## Passage to read:
>> start

Sorry, there have been abuses by regulatory agencies who go way beyond the intent of congress. I have posted here that I am involved with drainage districts and their attempts to roll back abusive expansion of jurisdictional waters of the United states where a wet area in a farm field where a tile is broken after five years becomes jurisdictional waters of the United states and a farmer cannot repair his tile or take a tractor into that part of his field. It is insane, and the fact that the Trump administration, and congress pulled back some of this expansion is a good thing for family farmers I know who where threatened with a 25k fine if they farmed a portion of a farm which had been in their family since the 1850s. I have been at farm bureau meetings where folks were lobbying their congressmen and trying to fight back the carte blanche which had been given to the ACE.

>> end

## Goals:
1. Answer these questions about the post on farm drainage rules:
(a) After how many years does a wet area with a broken tile become jurisdictional waters of the United States?
(b) What fine were the family farmers threatened with?
(c) Where has the writer seen people lobbying their congressmen?
2. Continue the post above on farm drainage rules from its last sentence.

## Raw records:

>> start

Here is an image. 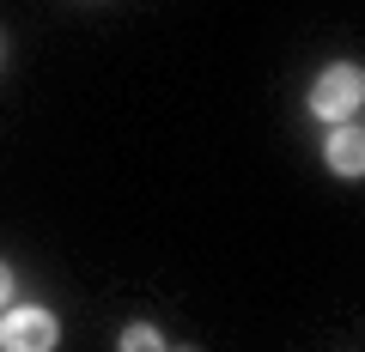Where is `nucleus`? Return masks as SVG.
I'll return each mask as SVG.
<instances>
[{
	"label": "nucleus",
	"mask_w": 365,
	"mask_h": 352,
	"mask_svg": "<svg viewBox=\"0 0 365 352\" xmlns=\"http://www.w3.org/2000/svg\"><path fill=\"white\" fill-rule=\"evenodd\" d=\"M359 104H365V73L353 61H335V67H323L317 73V85H311V116L317 122H353L359 116Z\"/></svg>",
	"instance_id": "1"
},
{
	"label": "nucleus",
	"mask_w": 365,
	"mask_h": 352,
	"mask_svg": "<svg viewBox=\"0 0 365 352\" xmlns=\"http://www.w3.org/2000/svg\"><path fill=\"white\" fill-rule=\"evenodd\" d=\"M55 334H61V322L43 304H13L0 322V352H55Z\"/></svg>",
	"instance_id": "2"
},
{
	"label": "nucleus",
	"mask_w": 365,
	"mask_h": 352,
	"mask_svg": "<svg viewBox=\"0 0 365 352\" xmlns=\"http://www.w3.org/2000/svg\"><path fill=\"white\" fill-rule=\"evenodd\" d=\"M329 170H335V176H347V183H359L365 176V140H359V128H347V122H341L335 134H329Z\"/></svg>",
	"instance_id": "3"
},
{
	"label": "nucleus",
	"mask_w": 365,
	"mask_h": 352,
	"mask_svg": "<svg viewBox=\"0 0 365 352\" xmlns=\"http://www.w3.org/2000/svg\"><path fill=\"white\" fill-rule=\"evenodd\" d=\"M122 352H170V346H165V334H158L153 322H134L128 334H122Z\"/></svg>",
	"instance_id": "4"
},
{
	"label": "nucleus",
	"mask_w": 365,
	"mask_h": 352,
	"mask_svg": "<svg viewBox=\"0 0 365 352\" xmlns=\"http://www.w3.org/2000/svg\"><path fill=\"white\" fill-rule=\"evenodd\" d=\"M6 304H13V267L0 261V310H6Z\"/></svg>",
	"instance_id": "5"
},
{
	"label": "nucleus",
	"mask_w": 365,
	"mask_h": 352,
	"mask_svg": "<svg viewBox=\"0 0 365 352\" xmlns=\"http://www.w3.org/2000/svg\"><path fill=\"white\" fill-rule=\"evenodd\" d=\"M177 352H195V346H177Z\"/></svg>",
	"instance_id": "6"
}]
</instances>
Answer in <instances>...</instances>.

>> end

## Results for the exercise:
1.
(a) Five years.
(b) A 25k fine.
(c) At farm bureau meetings.

2.
I have told the story where I was simply going to put a new causeway to the islands, and I permitted the same with IEPA, Water Resources with the Department of Natural Resources, the local county, and the Army Corps of engineers. The Army corps said I had to do an archeology study before I could put a six damn tubes on my own property. They can give exemptions, but NO....I had to hire a damn college professor who came out with a shovel and dug about 20 holes and determined that there was nothing of importance, although he found a square nail which has been common since the 1900s, and when I got the bill it was $1,500. It is not all large greedy corporations who are trying to rape America who want to peal back the regulatory power of the expanding bureaucracy. There are clear areas which this must be done, and yes, I agree 100% that there are other areas that folks must dig in their heels and fight. The rachel Maddow arrogance and focus on minutia has led the Democratic Party to abandon common sense and the middle class. I voted for Hillary Clinton because she was the most qualified and I understood the disaster we were facing with President Trump, but when a qualified judge is raked over the coals for revenge, and people try to make him into some kind of radical judge, this country will NEVER accept the hysteria, and the result is bad people in fact take control. We need measured common sense.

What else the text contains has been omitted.